The Hothouse.
Pinter party: Paul L. Nolan (left) and Kristyn Chouiniere star in The Hothouse.
No local company enjoyed a finer 2007-'08 season than the Lantern Theater Company, which continues its winning ways with director Kathryn MacMillan's feverish production of Harold Pinter's The Hothouse.
Originally penned in 1958 in the midst of the Cold War, the unproduced play was shelved by Pinter until 1980 when, after a few judicious cuts, Hothouse finally made its stage debut. Fifty years after its creation Hothouse makes its Philadelphia premiere in a thrilling production that was well worth the wait.
The play opens on Christmas Day in an institution that the staff refers to as a "rest home" but seems to be something more akin to a state-run psychiatric institution. Like a Christmas day long ago, a baby boy has just been born. There's also a suspicious death.
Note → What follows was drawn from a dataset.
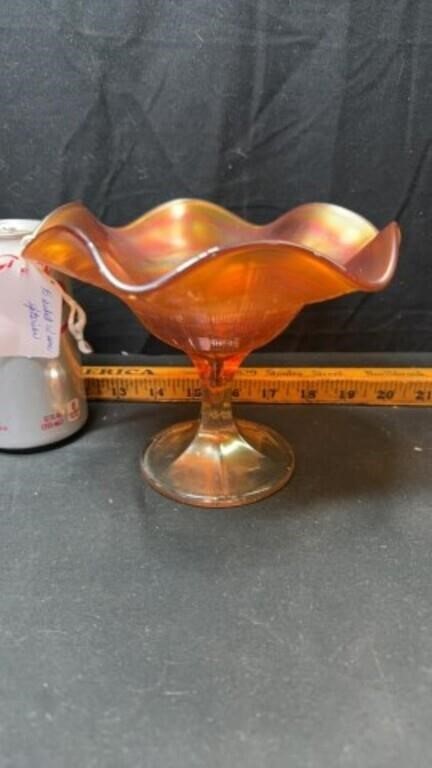 Antiques, Carnival Glass, Jewelry & Misc 6/16 O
Patients (who remain unseen throughout the play and are referred to only by number) are involved in both instances. Exactly how these two seemingly unrelated events occurred remains a mystery, but in both cases the staff isn't above suspicion.
"We've no room in this establishment for unhealthy minds," says Roote (an officious Paul L. Nolan), the head of the institution. Considering the bizarre behavior of the staff it's not certain his comment applies to the patients.
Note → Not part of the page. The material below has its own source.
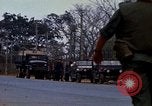 Standbild USA Soldaten Saigon Vietnam, 1968, aus Sekunde 4 historischem Filmmaterial Videoclip 65675052369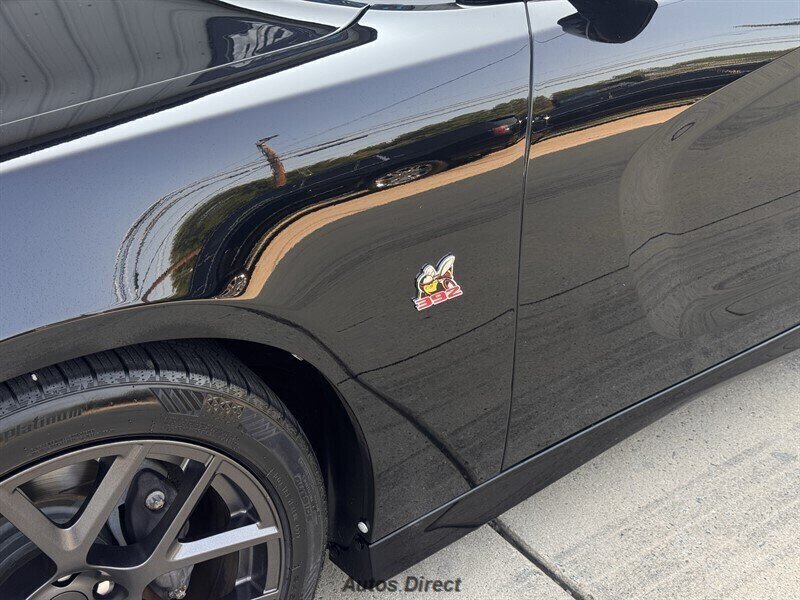 2019 Dodge Charger R/T - Photo 17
Among those employed by the vaguely sinister institution is Roote's sober right-hand man Gibbs (Peter Pryor in a frighteningly effective performance), the charmingly manipulative Lush (a smooth-talking Luigi Sottile), the eager-to-please Lamb (Mike Dees), the cool Ms. Cutts (Kristyn Chouiniere in full femme-fatale mode) and the earnest custodian Tubb (John Morrison).
MacMillan has always displayed talent as a director, but with Hothouse she emerges as one of the city's most assured. She takes a bold approach and her blisteringly paced production with its host of audacious performances suits the play well.
Poetic in its use of language, Hothouse is at times enormously funny. But beneath the laughter is an almost suffocating sense of foreboding. Christopher Colucci's intense sound design serves to heighten the play's threatening tone and Meghan Jones' sterile scenic design makes the so-called "rest home" appear more like a morgue than a place of convalescence.
For all the play's shadowy characters and activities, Hothouse is a relatively straightforward satire that attacks a bureaucracy madly out of control. Operating with seemingly no restraint or oversight, the bureaucrats who run the institution are either buffoons or ambitious cutthroats. We may no longer be in the throes of the Cold War, but if the officials in charge of solving America's current economic crisis are anything like the staff in Pinter's play, we're all in a lot of trouble.